Is melkveebedrijf gestaakt en kan de stakingslijfrenteaftrek worden geclaimd?
ARREST HOGE RAAD DER NEDERLANDEN | |
Kamer : | ??? |
Zaaknummer : | 11/02192 |
Datum arrest : | 14 september 2012 |
Belastingmiddel : | Inkomstenbelasting |
Mondelinge uitspraak rechtbank Breda : | Klik hier voor de mondelinge uitspraak (niet gepubliceerd) |
Zaaknummer : | AWB 08/5334 |
Datum: | 27 maart 2009 |
Uitspraak Hof Den Bosch : | Klik hier voor de uitspraak |
Zaaknummer : | BK 09/00181 |
Datum : | 1 april 2011 |
Uitspraak verwijzgingshof Arnhem-Leeuwarden : | Klik hier voor de uitspraak |
Zaaknummer : | BK 12/00588 |
Datum: | 2 juli 2013 |
ARREST
gewezen op het beroep in
cassatie van X te Z (hierna: belanghebbende) tegen de uitspraak
van het Gerechtshof te 's-Hertogenbosch van 1 april 2011, nr. 09/00181,
betreffende een aanslag in de inkomstenbelasting/premie volksverzekeringen.
1. Het geding in feitelijke instanties
Aan belanghebbende is voor het jaar 2000 een aanslag in de inkomstenbelasting/premie
volksverzekeringen opgelegd, welke aanslag, na daartegen gemaakt bezwaar, bij
uitspraak van de Inspecteur is verminderd.
De Rechtbank te Breda (nr. AWB 08/5334) heeft het tegen die uitspraak ingestelde
beroep ongegrond verklaard.
Belanghebbende heeft tegen de uitspraak van de Rechtbank hoger beroep ingesteld
bij het Hof.
Het Hof heeft de uitspraak van de Rechtbank bevestigd. De uitspraak van het
Hof is aan dit arrest gehecht.
2. Geding in cassatie
Belanghebbende heeft tegen 's Hofs uitspraak beroep in cassatie ingesteld.
Het beroepschrift in cassatie is aan dit arrest gehecht en maakt daarvan deel
uit.
De Staatssecretaris van Financiën heeft een verweerschrift ingediend.
3. Beoordeling van de klachten
3.1. In cassatie kan van het volgende worden uitgegaan.
3.1.1. Belanghebbende en zijn echtgenote oefenden tot en met 31 december 1999
gezamenlijk een agrarische onderneming uit in de vorm van een maatschap.
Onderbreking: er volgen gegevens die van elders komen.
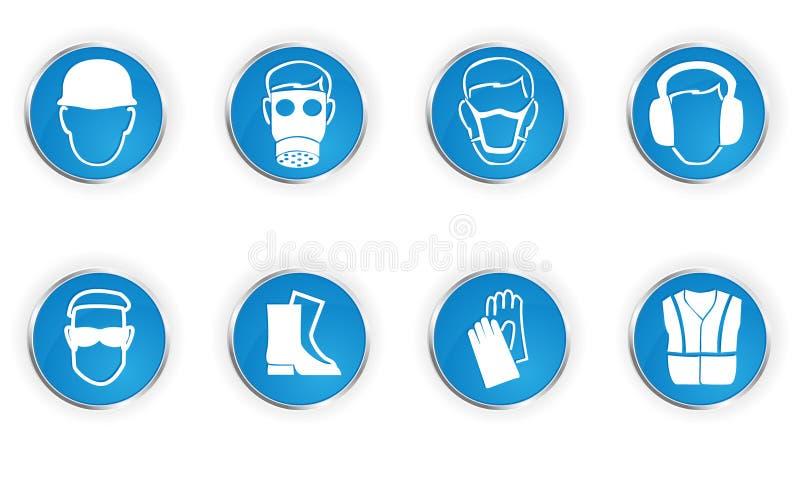 Símbolos da segurança ilustração royalty free
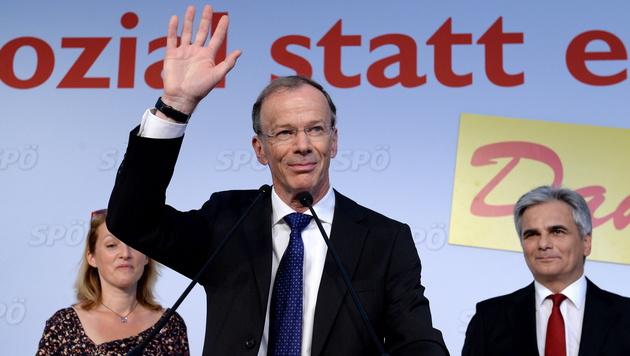 EU-Abgeordneter Eugen Freund trat der SPÖ bei (Bild: APA/EPA/ROLAND SCHLAGER)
De
onderneming betrof een melkveebedrijf, een varkensmesterij en een akkerbouwbedrijf.
3.1.2. Het tot de onderneming behorende melkquotum is in 1998 verkocht. Als
gevolg van deze verkoop is het melkveebedrijf stilgelegd. Voor de ter zake van
het melkquotum behaalde boekwinst is een vervangingsreserve gevormd.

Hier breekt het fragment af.